- PASSAGE PROVIDED -
==================================================

On the other hand, student evals are MUCH more important than resident evals (to the student): They get graded. And they get graded relative to their peers. The same problem can easily apply with some people inflating/deflating scores based on descriptions, others just giving scores based on numbers. And the even bigger problem is that medical student grades are commonly super inflated relative to the descriptions. When I was a student, we had evaluations based on the same form the residencies were doing: There isn't a student on the planet that should get a 5/5 on the above form (or a 9/9 on the old one). The descriptions just don't make any sense in that context, it would be like saying this student is the equivalent of our chairman when it comes to clinical practice. Except that students were routinely getting all 8-9s down the line if they were an above average student with some graders. Why? Because people just looked at the numbers, didn't read the descriptions, and decided that the average should be somewhere around 7/9 (thats 77%, right?), and if you were an "above average" student, they'd give you an 8 or a 9. The problem was other graders would honestly try to implement the descriptions, thinking that giving a student a 7 was a major complement (and it would be, based on the descriptions).

Basically, if you truly think a student is above average (at least at the school I went to), you might have to give them the maximum rating most of the way down, because that's one of the only ways they would actually get an advantage for their final grade.

Talking about residency not students. Our evals are from poor fair good excellent superior
Most people get goods in my program
 
My program uses ACGME milestones for grading. The average intern gets a mix of 2's and 2.5's starting off and you're considered to be doing really well if you're hitting mostly 3's as an intern. But like Raryn said since the endpoint is basically the same for all residents regardless of how well they are evaluated , the evals are not stressed to nearly the same degree as student evals.
 
My program uses ACGME milestones for grading. The average intern gets a mix of 2's and 2.5's starting off and you're considered to be doing really well if you're hitting mostly 3's as an intern. But like Raryn said since the endpoint is basically the same for all residents regardless of how well they are evaluated , the evals are not stressed to nearly the same degree as student evals.

==================================================

- DATASET EXTRACT -
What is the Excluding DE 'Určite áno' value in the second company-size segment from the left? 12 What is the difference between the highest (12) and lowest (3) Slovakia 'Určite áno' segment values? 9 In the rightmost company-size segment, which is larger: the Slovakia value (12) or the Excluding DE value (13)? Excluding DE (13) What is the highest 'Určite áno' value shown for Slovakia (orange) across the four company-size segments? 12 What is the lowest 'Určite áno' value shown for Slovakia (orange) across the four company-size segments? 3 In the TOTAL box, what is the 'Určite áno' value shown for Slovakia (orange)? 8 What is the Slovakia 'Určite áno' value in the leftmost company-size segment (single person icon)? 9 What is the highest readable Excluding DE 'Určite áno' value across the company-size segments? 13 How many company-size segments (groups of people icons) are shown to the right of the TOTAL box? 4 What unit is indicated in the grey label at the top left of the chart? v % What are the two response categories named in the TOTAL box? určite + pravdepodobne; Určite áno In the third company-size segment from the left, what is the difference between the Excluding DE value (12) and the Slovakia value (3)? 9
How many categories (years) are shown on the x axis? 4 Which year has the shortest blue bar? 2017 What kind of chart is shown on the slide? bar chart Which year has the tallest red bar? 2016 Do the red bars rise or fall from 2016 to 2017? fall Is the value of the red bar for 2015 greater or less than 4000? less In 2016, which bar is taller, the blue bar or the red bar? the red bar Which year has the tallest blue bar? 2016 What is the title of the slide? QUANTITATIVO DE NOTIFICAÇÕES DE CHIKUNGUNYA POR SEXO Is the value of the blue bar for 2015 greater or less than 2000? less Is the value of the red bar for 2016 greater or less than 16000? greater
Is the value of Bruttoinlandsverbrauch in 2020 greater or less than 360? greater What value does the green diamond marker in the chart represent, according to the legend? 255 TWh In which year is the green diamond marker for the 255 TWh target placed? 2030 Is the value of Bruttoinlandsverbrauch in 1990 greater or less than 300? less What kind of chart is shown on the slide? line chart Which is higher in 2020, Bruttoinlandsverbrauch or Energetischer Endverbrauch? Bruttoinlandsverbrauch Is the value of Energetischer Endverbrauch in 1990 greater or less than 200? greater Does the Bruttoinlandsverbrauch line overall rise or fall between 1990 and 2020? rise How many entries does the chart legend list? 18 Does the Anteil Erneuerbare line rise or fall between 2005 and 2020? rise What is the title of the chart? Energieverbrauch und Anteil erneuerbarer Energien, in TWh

==================================================

- DESCRIPTION OF THE TASK -
In the discussion of student and resident evaluations, what scores does the average intern get at the start under ACGME milestone grading?

- SOLUTION TO THIS PROBLEM -
A mix of 2's and 2.5's.